It is true that poor people don't have 200k mortgages, but most people don't start out with these types of assets either so how do they acquire them? They save diligently and invest wisely what they can until they are in a position to make their move. It is all about priorities in life and if something is worth having and you want it bad enough then there are ways to make it happen. Remember what Andrew Carnegie used to say, "A quitter never wins and a winner never quits."
The medical care issue is a bit more complicated so I will not go into the full explanation here, but suffice it to say that the primary culprit in the escalating costs of our system is the third party payment system. Insurance normally insures you against the catastrophic loss. You insure your home against the hurricane, fire, flood, and not against the cost of mowing the lawn which you pay out of pocket. The basic point is that a third party will never spend your money as wisely or frugally as you might so is it any wonder that the costs continue to spiral out of control? Out of sight out of mind as they say. The real solution to this problem would be to first eliminate the tax credit on employer provided health care so that people have an incentive to purchase their own coverage and shop around for the best price on the coverage that they need and two for the government to massively cut entitlement programs such as Medicare and Medicaid which contribute to the escalating costs by giving the lawyers, drug companies, hospitals, and others direct access to the public purse. If these things were done then competition would reign and market forces would take care of our expensive healthcare. Of course, such a solution is not politically acceptable, but it bears mentioning the ideal scenario so that we can judge how well other plans do in addressing the basic problems. (and this was the short answer!)
Step away from your OWN flat panel TV and DVD rack long enough to go look outside your window for a moment. See that? That's the "real world". And it extends a bit beyond the middle-class suburban skyline that no doubt graces your view.

**Activity 1:**
Answer these questions about the commentary on savings and health care costs:
(a) Whose saying does the commentary quote, and what is the saying?
(b) What does it name as the primary culprit in the escalating costs of the medical care system?
(c) Which three dangers does it list that you insure your home against?
**Activity 2:** Retype the part of the commentary on savings and health care costs that begins at the words "Step away from" and ends after the words "graces your view.".
**Activity 3:** Continue the commentary on savings and health care costs from the point where it stops.

**Saved data entries:**
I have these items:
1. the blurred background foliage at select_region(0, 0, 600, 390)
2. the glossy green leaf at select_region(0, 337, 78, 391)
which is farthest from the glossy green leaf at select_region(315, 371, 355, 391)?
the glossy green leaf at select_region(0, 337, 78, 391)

**Final answer 1:**
(a) Andrew Carnegie: "A quitter never wins and a winner never quits."
(b) The third party payment system.
(c) Hurricane, fire, and flood.

**Final answer 2:**
Step away from your OWN flat panel TV and DVD rack long enough to go look outside your window for a moment. See that? That's the "real world". And it extends a bit beyond the middle-class suburban skyline that no doubt graces your view.

**Final answer 3:**
I do not own a television of any kind let alone a flat panel one (95% of television is a waste of time even from an entertainment perspective, but that is just my opinion) and I live in the real world too. The income which does not go towards meeting my immediate personal needs is either saved in my bank accounts or invested in my portfolio. There is nothing preventing anyone with the determination and willpower from saving and investing their money too. One does not need thousands of dollars to start saving and investing, again it is all about your priorities. It's called making a budget and balancing your checkbook and any normal person with even a high school education can do these things.
The view "Poor people are there because they are lazy/don't want to work/lack motivation/can't plan well" is almost always exclusively found in.. wait for it... people who AREN'T POOR. Try it yourself sometime before you make broad, sweeping, generalizations.
There is no suggestion of laziness or not working hard enough, in fact many poor people undoubtedly work extremely hard, but that is not the point. The point is that not everyone makes the best choices when it comes to spending the income they worked so hard to get. How many times have I seen people who are obviously working people driving souped up cars with spinner rims while talking on their $200 dollar cell phone, wearing name brand tennis shoes and obnoxious jewelry? Priorities, I cannot stress that enough...it all boils down to what it is that you want out of life and what are you willing to do to make it happen, but dont blame society for your own poor choices.